Reservations in college, it would appear, aren’t enough to ensure jobs for those who avail of them. So, even jobs have reservations; and getting a job doesn’t make those coming in through quotas any smarter, so even their promotions have to be assured.
Apart from the demands by powerful caste groups that can’t be considered backward by most yardsticks, various caste groups within the rubric of SC/ST/OBC also want their own reservations. One reason could be, as a study by three World Bank economists suggests, that there is more inequality within caste groups than across caste groups; and there is little doubt the better off caste-groups tend to get the lion’s share of the benefits. As the study, quoted in Mint last week, shows, while Chamars in rural Bihar spent Rs 634.6 per month—the data is for 2011—this was just Rs 560.9 for Musahars and Rs 600.3 for all SCs in general. In the case of OBCs, while Shershabadis spent Rs 649, Koeris spent just Rs 575.1, and all OBC groups spent Rs 629.4. Much of this, though not all, is related to levels of education (see graphic); it is also related to the overall development of the state in which these caste groups are living.
So, apart from the pressures from caste groups who want to be classified as SC/ST/OBC, there is the pressure from groups within SC/ST/OBC who want to get a larger share—or a fair share—in the reservations pie. The BJP plan for sub-categorisation among OBCs, so that the most backward among them get reservations, is a response to these pressures, as also the need to distinguish the BJP from various caste-based parties like the BSP and the SP—the SP, for instance, is portrayed as only being concerned about the interests of the Yadavs among the OBCs.
Given that dominant SC/ST/OBC groups will see a reduction in their share of the pie—whether this is justified or not is another matter—once other groups get a larger share of the reservation pie, as the Hardik Patel agitation made clear, India is headed back towards some form of the Mandal days of bloody agitations.

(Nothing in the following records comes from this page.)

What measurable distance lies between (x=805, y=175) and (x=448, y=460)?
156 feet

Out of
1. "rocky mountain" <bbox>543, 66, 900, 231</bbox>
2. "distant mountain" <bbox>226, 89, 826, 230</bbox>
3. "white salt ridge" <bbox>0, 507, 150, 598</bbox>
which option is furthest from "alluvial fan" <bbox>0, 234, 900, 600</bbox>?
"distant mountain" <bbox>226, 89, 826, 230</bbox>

Though it is true India’s founding fathers were not in favour of perpetual reservations, since scheming politicians pandered to this—the Mandal Commission report was not implemented for 10 years until VP Singh decided that he would use this to decimate Rajiv Gandhi—and ensured it grew into a monster, any party that now takes an openly anti-reservations stance is certain to lose the elections. What is, however, important is that the more responsible among them find a way to dampen the demand for further reservations. The BJP should have, for instance, supported the concept of a ‘creamy layer’ in SC/ST—this would have eliminated 13 million SC/ST households (goo.gl/YZj2n6) and allowed other castes within SC/ST to get more benefits. Similarly, BJP should push for stopping reservations after one generation—no one whose parents have availed of reservations should be allowed to get this.
Also, while there is a clamour for reservations in colleges because a better education ensures a higher salary, the much higher salaries the government offers stokes this demand even more. An IIM -A study for the 7th Pay Commission found that government nurses got paid 3.5 times their private sector peers while drivers and plumbers got two times more. So, apart from what it will do to the government’s salary bill, any move to fix this disparity will also lower the clamour for reservations.